'I don't know,' said Victoria slowly, 'I must look out I suppose.'
'Hard up?' asked Lottie.
'No, not exactly,' said Victoria. 'I'm not rolling in wealth, you know, but I can manage.'
'Well, don't you go and get stranded or anything,' said Lottie. 'It doesn't do to be proud. It's not much I can do, but anyhow you let me know if—' She paused. Victoria put her hand on hers.
'You're a bit of all right, Lottie,' she said softly, her feelings forming naturally into the language of her adopted class. For a few minutes the girls sat hand in hand.

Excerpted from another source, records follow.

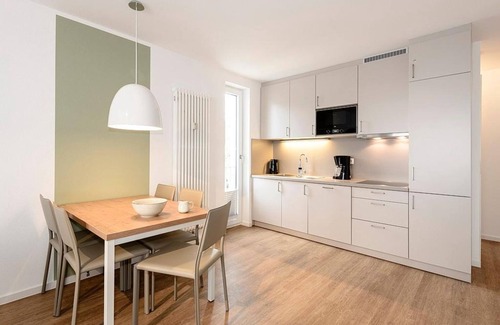 Bensersiel Apartment | Family apartment with balcony including free use of swimming pool and sauna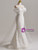 White Mermaid Lace Tulle Flower Wedding Dress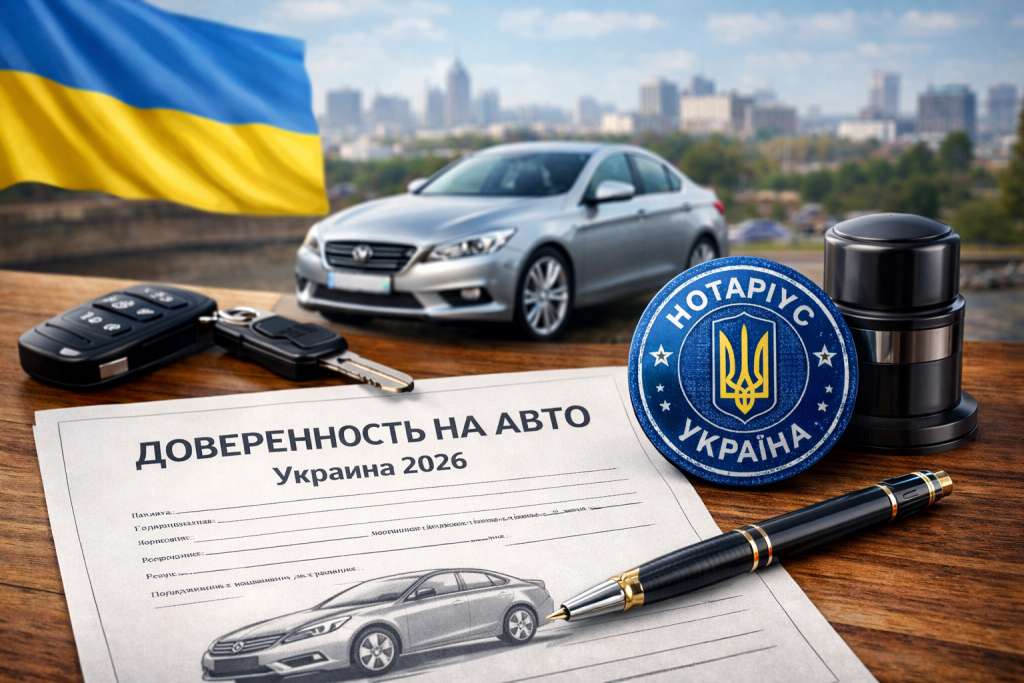 Как оформить доверенность на авто в Украине в 2026 году: пошаговая инструкция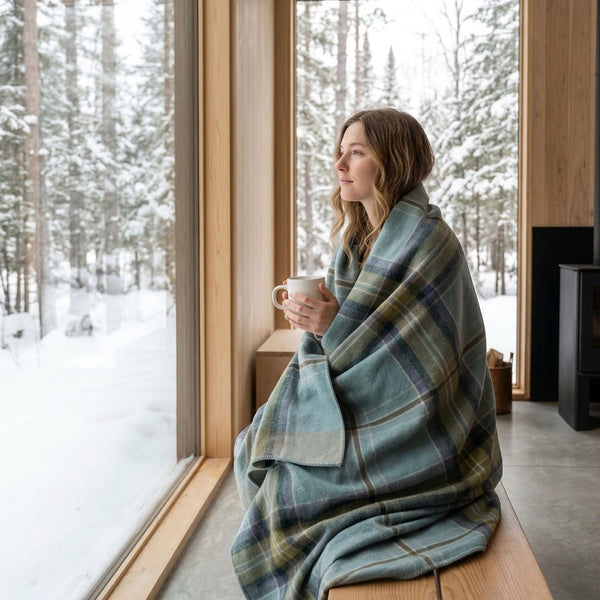 Sage Alpaca Throw Blanket - Pebble by Shupaca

'Well, I'd better be going,' said Lottie. 'I'm going to my married sister at Highgate first. Time enough to look about this afternoon.'
The two girls exchanged addresses. Victoria watched her friend's slim figure grow smaller and slimmer under her crown of pale hair, then almost fade away, merge into men and women and suddenly vanish at a turn, swallowed up. With a little shiver she got up and walked away quickly towards the west. She was lonely suddenly, horribly so. One by one, all the links of her worldly chain had snapped. Burton, the sensual brute, was gone; Stein was perhaps sitting still numb and silent in the darkened shop; Gertie, flippant and sharp, had sailed forth on life's ocean, there to be tossed like a cork and like a cork to swim; now Lottie was gone, cool and confident, to dangers underrated and unknown. She stood alone.
As she reached Westminster Bridge a strange sense of familiarity overwhelmed her. A well-known figure was there and it was horribly symbolical. It was the old vagrant of bygone days, sitting propped up against the parapet, clad in his filthy rags. From his short clay pipe, at long intervals, he puffed wreaths of smoke into the blue air.